Here’s where we sometimes go wrong:
We fall into the information trap
We put our faith in the facts and believe “raising awareness” or “getting our message across” is the answer. You might hear yourself saying, “Research says…?” and “Did you know…?” Unfortunately, facts alone don’t change minds, especially if someone isn’t ready or willing to hear them.
Our anxiety leads to poor communication
When we are feeling overwhelmed about climate change, our focus can sometimes be on our own distress. The conversation is really an attempt to get rid of our anxiety. We need someone to be angry with or to take responsibility for the problem. When this happens, people may respond with reassurance, telling us the government will solve the problem. Or they might feel frustrated and retaliate with their own feelings of frustration and anger.
People use projection and scapegoating as a defense
Sometimes the person with whom you’re having a climate conversation is anxious themselves and you become the scapegoat. They might accuse you of making them feel guilty or anxious. Or, in their minds, you become the judgmental or nagging parent.
So, how do we move forward? What can we bring into conversations with others to make them more meaningful and engaging?
The most productive conversations happen when you are calm, aren’t desperate for a certain outcome, and are feeling positive and confident about yourself. Meaningful conversations happen when you’re truly interested in the other person, when you empathize with the other person’s feelings and experiences, and when you listen more than you speak.
Here are a few considerations and tips to take into account when thinking about your climate conversations:
Check in with yourself. Notice how you’re feeling. Is it calm, confident, connected, and ready to truly listen? These are signs that you’re in the right mindset.

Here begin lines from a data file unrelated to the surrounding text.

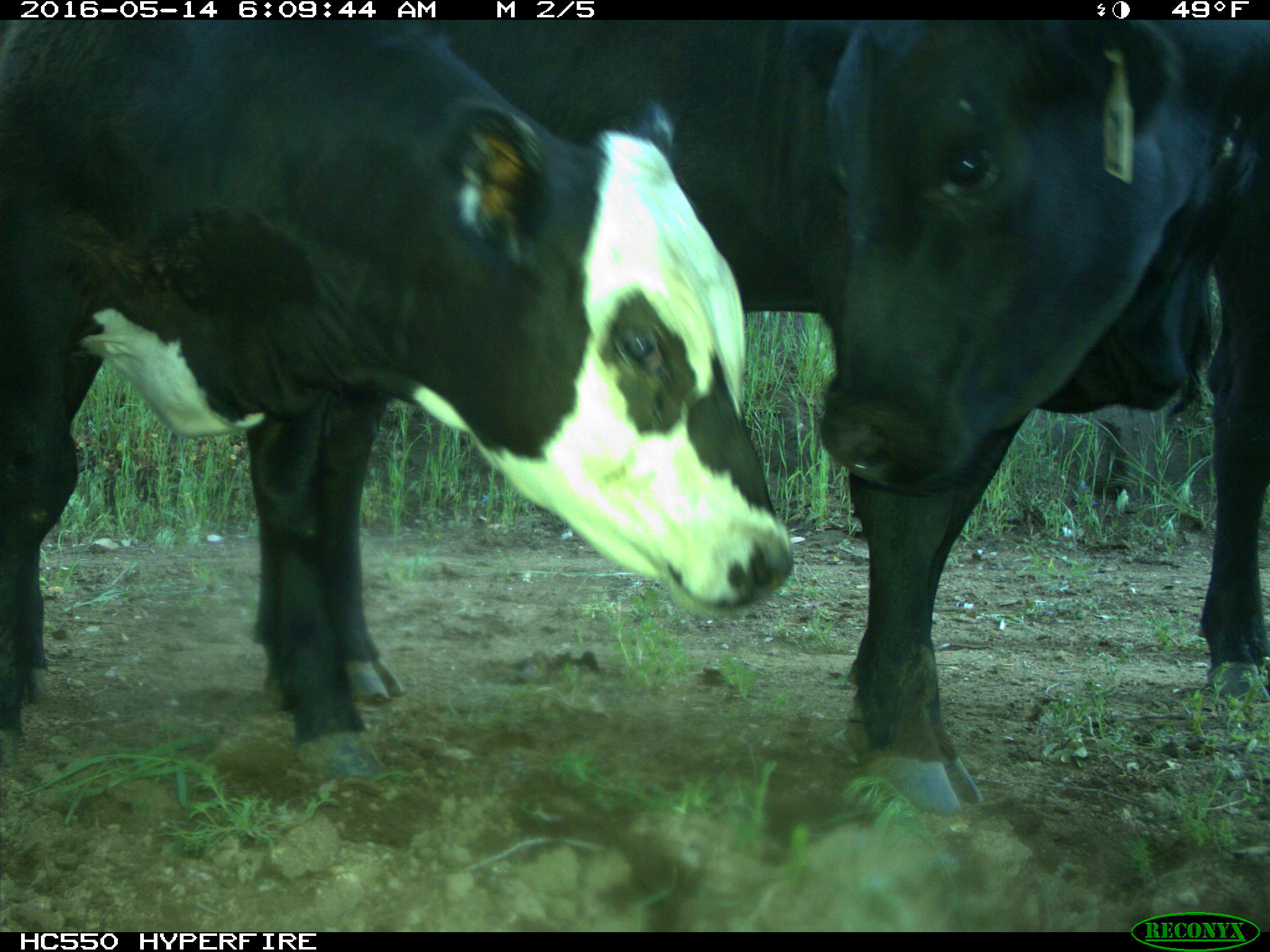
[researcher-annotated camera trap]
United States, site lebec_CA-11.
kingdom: Animalia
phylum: Chordata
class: Mammalia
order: Artiodactyla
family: Bovidae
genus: Bos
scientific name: Bos taurus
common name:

Consider time and place. Who are you with and what is the setting? Are the people you’re with prepared to have a conversation? Don’t be afraid to set a date and time in advance for these types of conversations. That way, both parties will be ready and expecting to talk.
Listen empathetically & be curious: When truly listening, you are letting the other person know you are not there to judge but to try and understand. Curiosity is a great tool to help you see what is important to them. A way to do this is by asking open honest questions. These are questions where you truly don't know the answer and can’t be answered with a yes or no.
Don’t forget the feelings, but don’t try to fix them. Try to notice what the other person is feeling as they speak with you. This can be really helpful when you encounter ambivalence (I want to change, but... ) or resistance (I don’t want to change because…). When you encounter these moments, try to name what it is you think the other person is feeling (for example: “it sounds like you’re feeling frustrated. Can you tell me more about that?”). This will open up the conversation and allow you to understand where the other person is coming from. Although it can be tempting, your role is not to try and make them feel differently. Your role is to acknowledge where they’re at and create a space where they feel comfortable sharing with you.
Promote self-efficacy. It’s important to help people find their own strengths and solutions. Action planning and goal setting can be effective ways to promote self-efficacy. It’s also important to normalize that challenges and failures are bound to happen, and that the climate action journey is a learning and growth experience for us all.
Although these tips will help you in your conversations, don’t expect instant change. It might take a few conversations with someone before they start to take steps forward. Meet them where they’re at, and let them know you’re available to chat with them in the future if they need or would like to. It can be scary or nerve racking to have these conversations. So the most important thing to remember is: no matter how well it goes, if you learned something from it, you’ve done well.